Coline Zigrand

Odorat perturbé : une conséquence invalidante après un choc violent à la tête

Les commotions cérébrales sont causées par un coup suffisamment important à la tête pour altérer temporairement le fonctionnement neurologique. Parmi les nombreuses conséquences engendrées par les commotions cérébrales, l’altération de l’odorat demeure peu explorée et revêt pourtant un caractère capital.

En effet, cette altération peut empêcher la détection de certains signaux essentiels à la survie tels que la présence de fumée ou de nourriture avariée. Elle peut également générer de l’anxiété ou de l’isolement social par peur de sentir mauvais. Finalement, une altération de l’odorat diminue le gout des aliments et peut mener à la perte de certains emplois tels que celui de chef cuisinier.

Ainsi, ce projet de recherche vise à étudier les capacités olfactives chez des patients ayant subi une commotion cérébrale. Pour ce faire, nous avons mesuré les capacités olfactives de 53 patients ayant subi une commotion cérébrale et 53 participants contrôle. Parmi eux, 32 patients ayant subi une commotion cérébrale et 38 participants contrôle ont accepté de revenir 6 mois plus tard pour le suivi. Ainsi, les capacités olfactives ont été mesurées à l’aide d’un outil expérimental à deux reprises : 2 à 4 semaines (phase aigüe) et 6 mois (phase chronique) après l’accident. Plus précisément, nous avons évalué le taux de détection de 4 odeurs familières ainsi que leur degré d’intensité et d’agréabilité. Les 4 odeurs que nous avons utilisées étaient l’eucalyptol, le benzaldéhyde, le fromage parmesan et le géraniol.

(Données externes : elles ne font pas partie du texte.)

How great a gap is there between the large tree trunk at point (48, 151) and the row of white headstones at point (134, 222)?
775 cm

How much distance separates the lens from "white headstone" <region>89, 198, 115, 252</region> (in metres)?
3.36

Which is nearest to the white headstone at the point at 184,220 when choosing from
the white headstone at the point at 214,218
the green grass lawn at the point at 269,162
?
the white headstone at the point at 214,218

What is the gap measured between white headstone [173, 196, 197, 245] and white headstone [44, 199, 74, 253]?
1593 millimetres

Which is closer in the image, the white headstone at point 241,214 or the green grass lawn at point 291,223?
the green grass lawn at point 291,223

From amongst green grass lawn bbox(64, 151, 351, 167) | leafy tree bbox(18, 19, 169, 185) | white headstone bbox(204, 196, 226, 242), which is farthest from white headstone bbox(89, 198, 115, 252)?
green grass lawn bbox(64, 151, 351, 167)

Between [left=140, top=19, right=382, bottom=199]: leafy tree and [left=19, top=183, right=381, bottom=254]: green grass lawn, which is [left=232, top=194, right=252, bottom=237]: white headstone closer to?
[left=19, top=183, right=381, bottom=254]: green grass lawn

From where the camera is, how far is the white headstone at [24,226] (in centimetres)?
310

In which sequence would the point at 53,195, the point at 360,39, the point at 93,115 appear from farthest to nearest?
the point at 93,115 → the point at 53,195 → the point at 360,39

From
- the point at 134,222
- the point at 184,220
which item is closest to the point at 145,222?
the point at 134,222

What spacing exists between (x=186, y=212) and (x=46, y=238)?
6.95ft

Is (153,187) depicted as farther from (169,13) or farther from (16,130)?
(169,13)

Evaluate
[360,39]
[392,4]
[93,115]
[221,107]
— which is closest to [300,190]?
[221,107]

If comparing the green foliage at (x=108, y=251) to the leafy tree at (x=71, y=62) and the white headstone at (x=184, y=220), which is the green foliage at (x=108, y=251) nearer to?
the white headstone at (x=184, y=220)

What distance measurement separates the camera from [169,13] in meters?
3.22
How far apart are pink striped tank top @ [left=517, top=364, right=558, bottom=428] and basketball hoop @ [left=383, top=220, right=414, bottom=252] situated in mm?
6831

Les résultats montrent que 2 à 4 semaines après le traumatisme, les patients détectent moins bien les odeurs et les perçoivent comme étant plus intenses et moins agréables par rapport aux participants contrôles. Néanmoins, six mois plus tard, ces différences ne sont plus retrouvées.
Pour conclure, après une commotion cérébrale, la perception des odeurs est altérée. Toutefois, l’odorat semble récupérer spontanément dans les 6 premiers mois après le traumatisme.